The company also has a cryptic video on Twitter teasing another new release coming up later in March.

Marketer Takeaway: As the technology is rolled out to more and more users, it will become readily apparent that this tool opens up a whole new approach to creative filmmaking. Basic models can be transformed into entire scenes. Take a hodgepodge of stock videos and edit them together into a seamless video narrative in a singular visual style. Experimentation and creative thinking will be key to maximizing its potential in production.

D-ID’s Videos from Photos

On its surface, D-ID might look like another tool that provides a template for talking avatar heads to make sales pitches with computer-generated voices. It does do that, fairly well and economically.
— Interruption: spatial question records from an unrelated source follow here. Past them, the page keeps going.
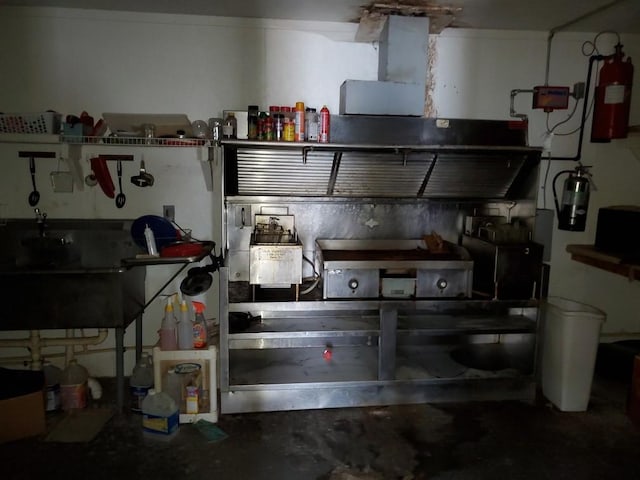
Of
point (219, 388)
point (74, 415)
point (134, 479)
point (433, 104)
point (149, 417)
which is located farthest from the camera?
point (433, 104)

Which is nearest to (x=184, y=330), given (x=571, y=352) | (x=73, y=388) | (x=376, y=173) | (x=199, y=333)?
(x=199, y=333)

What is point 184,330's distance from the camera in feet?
9.00

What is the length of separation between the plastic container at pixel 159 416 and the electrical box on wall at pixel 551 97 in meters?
3.09

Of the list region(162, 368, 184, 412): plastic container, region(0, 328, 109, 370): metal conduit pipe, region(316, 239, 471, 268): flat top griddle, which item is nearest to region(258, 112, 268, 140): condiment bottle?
region(316, 239, 471, 268): flat top griddle

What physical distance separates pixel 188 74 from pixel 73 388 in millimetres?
2084

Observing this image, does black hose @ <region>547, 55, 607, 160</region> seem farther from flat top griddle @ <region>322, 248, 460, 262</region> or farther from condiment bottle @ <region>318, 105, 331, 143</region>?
condiment bottle @ <region>318, 105, 331, 143</region>

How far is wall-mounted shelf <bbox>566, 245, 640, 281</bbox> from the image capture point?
2962 mm

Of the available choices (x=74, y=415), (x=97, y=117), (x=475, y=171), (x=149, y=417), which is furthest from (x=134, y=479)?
(x=475, y=171)

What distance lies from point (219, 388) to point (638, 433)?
245 centimetres

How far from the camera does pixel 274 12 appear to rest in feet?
9.82

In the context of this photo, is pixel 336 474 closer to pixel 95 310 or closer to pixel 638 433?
pixel 95 310

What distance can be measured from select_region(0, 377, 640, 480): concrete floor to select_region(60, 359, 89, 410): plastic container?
111 mm

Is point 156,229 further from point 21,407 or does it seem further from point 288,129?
point 21,407

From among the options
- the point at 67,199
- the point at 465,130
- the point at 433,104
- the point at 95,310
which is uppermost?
the point at 433,104
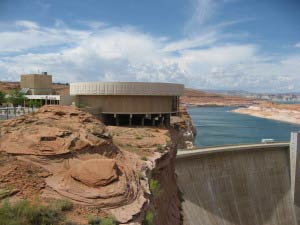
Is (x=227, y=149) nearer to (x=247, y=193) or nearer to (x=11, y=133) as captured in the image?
(x=247, y=193)

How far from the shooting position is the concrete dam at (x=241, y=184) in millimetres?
21516

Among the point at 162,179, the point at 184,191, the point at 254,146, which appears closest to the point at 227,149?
the point at 254,146

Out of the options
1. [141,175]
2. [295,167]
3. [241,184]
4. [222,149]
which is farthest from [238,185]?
[141,175]

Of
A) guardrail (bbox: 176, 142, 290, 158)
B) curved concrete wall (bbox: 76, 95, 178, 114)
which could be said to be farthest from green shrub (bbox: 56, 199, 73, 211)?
guardrail (bbox: 176, 142, 290, 158)

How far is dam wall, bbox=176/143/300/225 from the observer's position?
21.5 meters

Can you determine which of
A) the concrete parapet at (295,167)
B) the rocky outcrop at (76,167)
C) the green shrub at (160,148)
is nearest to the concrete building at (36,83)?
the rocky outcrop at (76,167)

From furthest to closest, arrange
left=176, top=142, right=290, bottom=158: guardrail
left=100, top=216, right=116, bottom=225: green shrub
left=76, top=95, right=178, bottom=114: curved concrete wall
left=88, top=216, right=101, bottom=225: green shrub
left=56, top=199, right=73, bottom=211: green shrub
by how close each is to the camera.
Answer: left=176, top=142, right=290, bottom=158: guardrail < left=76, top=95, right=178, bottom=114: curved concrete wall < left=56, top=199, right=73, bottom=211: green shrub < left=88, top=216, right=101, bottom=225: green shrub < left=100, top=216, right=116, bottom=225: green shrub

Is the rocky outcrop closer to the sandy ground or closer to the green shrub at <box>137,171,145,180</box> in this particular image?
the green shrub at <box>137,171,145,180</box>

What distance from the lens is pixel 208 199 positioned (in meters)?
22.1

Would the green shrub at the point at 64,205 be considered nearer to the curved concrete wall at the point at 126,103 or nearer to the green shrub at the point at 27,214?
the green shrub at the point at 27,214

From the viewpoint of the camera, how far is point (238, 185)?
24250mm

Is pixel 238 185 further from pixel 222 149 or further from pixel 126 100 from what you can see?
pixel 126 100

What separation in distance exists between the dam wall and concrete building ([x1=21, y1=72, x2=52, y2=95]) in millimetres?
19545

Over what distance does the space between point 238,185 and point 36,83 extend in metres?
23.4
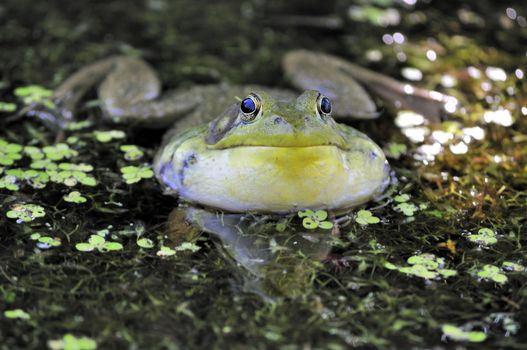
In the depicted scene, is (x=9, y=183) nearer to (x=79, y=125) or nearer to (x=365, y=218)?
(x=79, y=125)

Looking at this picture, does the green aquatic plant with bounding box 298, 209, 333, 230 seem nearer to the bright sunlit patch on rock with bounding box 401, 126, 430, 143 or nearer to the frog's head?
the frog's head

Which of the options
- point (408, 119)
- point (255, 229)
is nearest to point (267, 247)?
point (255, 229)

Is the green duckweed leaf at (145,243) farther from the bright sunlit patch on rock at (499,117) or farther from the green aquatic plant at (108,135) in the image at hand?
the bright sunlit patch on rock at (499,117)

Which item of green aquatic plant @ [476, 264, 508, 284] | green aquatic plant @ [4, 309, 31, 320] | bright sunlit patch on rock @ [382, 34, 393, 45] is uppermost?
green aquatic plant @ [4, 309, 31, 320]

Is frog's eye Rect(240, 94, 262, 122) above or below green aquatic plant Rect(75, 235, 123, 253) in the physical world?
above

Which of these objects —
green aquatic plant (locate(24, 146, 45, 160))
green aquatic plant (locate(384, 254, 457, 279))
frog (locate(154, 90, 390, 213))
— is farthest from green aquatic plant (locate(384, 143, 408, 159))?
green aquatic plant (locate(24, 146, 45, 160))

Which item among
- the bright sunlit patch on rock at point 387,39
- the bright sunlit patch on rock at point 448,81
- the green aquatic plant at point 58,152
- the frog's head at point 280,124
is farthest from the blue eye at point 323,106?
the bright sunlit patch on rock at point 387,39

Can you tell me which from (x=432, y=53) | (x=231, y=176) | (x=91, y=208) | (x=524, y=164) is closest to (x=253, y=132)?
(x=231, y=176)

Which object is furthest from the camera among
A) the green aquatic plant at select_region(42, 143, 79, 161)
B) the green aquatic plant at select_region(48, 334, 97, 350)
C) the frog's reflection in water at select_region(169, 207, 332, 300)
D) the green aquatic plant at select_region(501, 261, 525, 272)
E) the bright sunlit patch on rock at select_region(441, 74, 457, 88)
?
the bright sunlit patch on rock at select_region(441, 74, 457, 88)
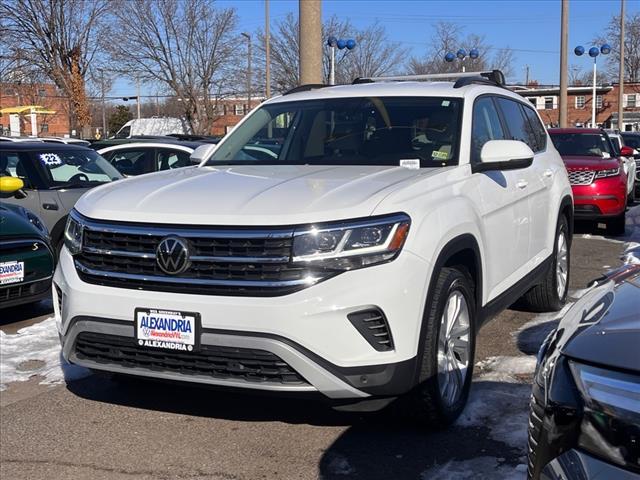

Users can upload a photo, use an existing avatar, or generate an avatar with text-to-image in the platform. Then, the user either types text and selects an AI voice, or uploads an original audio file. The image and speech are then rendered as an animated video of the person speaking. We’re off to the races, the video can be embedded anywhere.

The interesting feature of D-ID is that you can upload a photo of anyone and have it speak. You could upload a photo of your CEO, for example, and use his recorded voice to present personalized one-to-one messages in a B2B scenario, or embed videos into presentations. With tools from companies like ElevenLabs, you can even synthesize your own voice or that of a spokesperson, making it quick and easy to generate videos with just text and a photo. We could have synthesized the real Colonel Sanders voice from archival footage for this example below, but don’t have the rights to use it.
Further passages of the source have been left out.